With the first women’s IPL set to be played in March next year, Edulji said it would encourage more girls to take up the game. “It is a boost, and more girls will come and play domestic cricket, and make a name for themselves. IPL (women’s) is around the corner and everything is readymade for women’s cricket to be a great career in India,” she told The Indian Express.
“The BCCI has taken a big step in recognising women cricketers and women’s cricket,” Edulji said.
Current India captain Harmanpreet Kaur tweeted: “Truly a red-letter day for women’s cricket in India with pay parity announced for women and men”.
This is a historic decision for women’s cricket in India! The pay equity policy along with the WIPL next year, we are ushering into a new era for women’s cricket in India. Thank you @JayShah Sir & the @BCCI for making this happen. Really happy today. https://t.co/xOwWAwsxfz
— Mithali Raj (@M_Raj03) October 27, 2022
Edulji, who played for India from 1976 to 1993, recalled how there was no money in the women’s game then and basic facilities were lacking. “We travelled in unreserved compartments. We could not help it, there was no money. It was only after the BCCI took over women’s cricket in 2006 that things started looking better. I won’t grudge anything. We paid from our pockets also, but we played for passion. Now they (the current team) have to play for passion and pride because they are representing the board and the country, which is very prestigious,” she said.

“We didn’t get match fees and we paid to play. When we went to Australia for the World Cup (1982), each girl was asked to pay Rs 10,000 to play for India, which was a lot of money. There were four of us from Maharashtra and we made an appeal to then Chief Minister A R Antulay. We said we did not have the money. He immediately gave us a cheque,” she recalled.
“This is a really positive step for the game and for players in India. Following the recent announcement regarding the women’s IPL, we hope it is yet another step towards gender equity across all areas of the game in India, and in more countries around the world,” Federation of International Cricketers’ Associations (FICA) CEO Tom Moffat said in a text message to The Indian Express.
It was when Edulji was a member of the Committee of Administrators of the BCCI that women cricketers were given one-time benefit payments, pension was paid to those who had played less than 10 Test matches, and the current players got an upgrade in travel and stay facilities – they didn’t have to share rooms in five-star hotels, business class travel became a norm, and daily allowances were raised to match the men’s team.
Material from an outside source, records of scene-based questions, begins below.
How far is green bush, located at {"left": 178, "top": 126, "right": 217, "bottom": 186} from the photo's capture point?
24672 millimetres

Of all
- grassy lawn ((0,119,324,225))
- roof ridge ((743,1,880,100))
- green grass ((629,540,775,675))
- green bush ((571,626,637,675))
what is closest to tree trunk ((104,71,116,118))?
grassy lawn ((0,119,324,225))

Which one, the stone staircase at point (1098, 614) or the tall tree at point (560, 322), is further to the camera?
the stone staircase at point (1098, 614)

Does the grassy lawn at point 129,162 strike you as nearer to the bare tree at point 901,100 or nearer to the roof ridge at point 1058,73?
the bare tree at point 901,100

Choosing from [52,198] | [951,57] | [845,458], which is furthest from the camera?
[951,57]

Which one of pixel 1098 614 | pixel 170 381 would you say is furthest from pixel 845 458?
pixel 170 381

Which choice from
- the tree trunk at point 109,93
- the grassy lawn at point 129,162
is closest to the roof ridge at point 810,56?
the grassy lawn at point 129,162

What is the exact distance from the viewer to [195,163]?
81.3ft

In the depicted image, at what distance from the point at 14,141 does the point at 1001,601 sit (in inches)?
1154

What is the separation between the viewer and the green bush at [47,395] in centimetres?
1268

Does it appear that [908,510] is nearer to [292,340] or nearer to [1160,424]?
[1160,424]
“With the women’s IPL starting, I think women cricketers can’t ask for anything more. They are just about getting everything they require because they are playing well. It is also time the players also gave back an ICC trophy to the country,” said Edulji.
Over the last few years, the Indian women’s team’s on-field results have shown a remarkable upswing. They almost won the 2017 50-over World Cup in England, going down to the hosts in a cliffhanger. They also reached the 2020 T20 World Cup final and the summit clash of the Birmingham Commonwealth Games earlier this year, losing to Australia on both occasions. They recently won the Asia Cup for the seventh time in eight editions and their first ODI series in England in over two decades.
Edulji said the 2017 World Cup final at Lord’s was the turning point for the game in India.